*Instruction*. Write the next part of the text on the positions of the Caspian Sea's littoral states, starting right after its final sentence.

*Excerpt*.
◆ ◆ ◆ ◆ ◆ ◆ ◆
Positions of the littoral states of the Caspian Sea

the Russian Federation is not a super power as it was once, but the Russian leaders are always dreaming of restoring the Russian hegemony in the area that once used to be the Russian domain. As far as the Caspian Sea is concerned, they want to use the whole Caspian Sea for their military and civilian fleet. They are following these policies:

  1. Division of the Caspian Sea bed (only) on the basis of a modified median line (MML). It means the more coastal area you have, the more area of the Caspian Sea bed you get. According to the MML, Russia, and Azerbaijan get almost twenty percent (each of them), Kazakhstan gets 30 percent, Turkmenistan gets almost 17 percent and Iran gets almost 13 percent of the Caspian Sea-bed. The MML formula leaves the waters of the Caspian Sea for common use of the littoral states.
  2. Putting pressure on all Caspian states, especially Iran, to accept the MML for division of the Caspian Seabed. The Russians have succeeded to convince Azerbaijan and Kazakhstan in this field. Iran, along with the on and off support of Turkmenistan, has not agreed with it.
  3. Trying to limit all non-littoral states from having military or civilian presence in the Caspian Sea. The Russians have stationed one of their most important naval concentrations in the Caspian Sea. The civilian fleet of the Russians in the Caspian Sea handles ninety percent of the maritime transportations in the Caspian Sea. The Fishing fleet of the Russians has no rival in the region. The other littoral states have nothing considerable in the Caspian Sea.
  4. Creating difficulties for the usage of Volga-Don and Volga-Baltic channel for the other littoral and non-littoral states, for keeping the advantages of the Russian fleet, ports and facilities. The Russians have been insisting that the Volga channel is completely an internal waterway. (While the new conditions of the Caspian Sea requires some kind of reconsideration in this regard and make it an international waterway or a waterway under a special regime, such as the Bosporus and Dardanelle.)
  5. Refraining from providing the other littoral states with larger ships for expansion their military or civilian fleet. For example by refraining from selling ships, or helping them to build naval facilities. The littoral states of the Caspian Sea, except than the Russian Federation, do not have any military of civilian fleet (Iran’s share from the shipping in the Caspian Sea is less than 4 percent.) and the Russians want to keep them that way.
◆ ◆ ◆ ◆ ◆ ◆ ◆
*Excerpted data*.
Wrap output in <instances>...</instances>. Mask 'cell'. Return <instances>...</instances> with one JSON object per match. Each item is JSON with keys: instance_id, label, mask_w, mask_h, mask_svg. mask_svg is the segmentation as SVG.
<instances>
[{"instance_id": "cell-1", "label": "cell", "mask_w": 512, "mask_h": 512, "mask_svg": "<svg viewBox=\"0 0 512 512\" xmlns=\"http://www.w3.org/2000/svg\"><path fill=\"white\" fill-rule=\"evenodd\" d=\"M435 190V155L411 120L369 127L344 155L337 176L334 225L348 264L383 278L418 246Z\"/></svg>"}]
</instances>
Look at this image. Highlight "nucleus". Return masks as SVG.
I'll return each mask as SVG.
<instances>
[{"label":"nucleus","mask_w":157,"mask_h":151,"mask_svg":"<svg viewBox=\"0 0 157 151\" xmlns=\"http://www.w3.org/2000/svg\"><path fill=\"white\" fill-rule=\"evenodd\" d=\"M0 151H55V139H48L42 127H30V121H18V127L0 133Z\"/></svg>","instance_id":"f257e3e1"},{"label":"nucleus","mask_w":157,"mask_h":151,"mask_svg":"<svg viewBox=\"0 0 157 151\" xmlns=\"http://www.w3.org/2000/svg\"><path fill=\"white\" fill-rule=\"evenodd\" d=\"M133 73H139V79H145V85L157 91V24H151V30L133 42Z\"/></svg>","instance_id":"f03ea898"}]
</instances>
◆ ◆ ◆ ◆ ◆ ◆ ◆
*Reply to the exercise*.
  6. Forcing the littoral states to use Russian outlets for the export of their oil and gas. The landlocked states of the Caspian Sea need proper outlets for their exports and the Russians try to make them use the Russians facilities. One of the ways to do so is the rejection of building under water pipelines in the Caspian Sea under the pretext that it damages the environment. It is noteworthy that the Russians are responsible for ninety percent of the pollution in the Caspian Sea through thousands of the Russian factories that pour their industrial wastes in the Volga River and eventually the Caspian Sea.
  7. Formation of a kind of common military force for the Caspian Sea. This force will be almost completely a Russian instrument for patrolling all the Caspian Sea. Other littoral states have hardly enough boats to do low-level police activity in their shorelines.
  8. Using the opportunity gained by Iran’s isolation to force Iran to accept the MML. Iran is under pressure and the Iranian regime is desperate for its survival. The Russians are well aware that they cannot treat a thoroughly nationalist government in Iran, as they treat the Islamic regime of Iran.

The Republic of Azerbaijan is happy to get twenty percent of the Caspian Sea by the MML. However their policies are:

  1. Attracting the Western countries, especially the USA into the Caspian Sea. The inclination of Azerbaijan to the Western states, especially the USA is based on the fact that the Azerbaijan Republic, as the second Shiite country in the world (after Iran), is feeling worried about the ideological provocations orchestrated by the Islamic Republic and other Islamic extremist elements. Also, the Azeris need to neutralize the Russian presence, as a force supporting Armenia (which has close relations with Iran and Russian Federation).
  2. Good relations with Israel as an indication of the inclination to the Western countries. The Azerbaijan Republic is aware that its relations with Israel can play an important role in convincing the West about its intentions.
  3. Presenting the Baku-Jeyhan pipeline as the best way for oil exports of the Caspian land-locked countries. The Baku-Jeyhan pipeline is now operational and despite the fact that it was not an economical project, the Western support has succeeded to create this pipeline. The Baku-Jeyhan pipeline is the clear sign of the failure of Iran and Russia in the regional pipeline diplomacy. However, the Azeri oil is not enough for using the full capacity of the Baku-Jeyhan pipeline, and Azerbaijan needs to attract the cooperation of the regional countries, especially Kazakhstan to give this pipeline.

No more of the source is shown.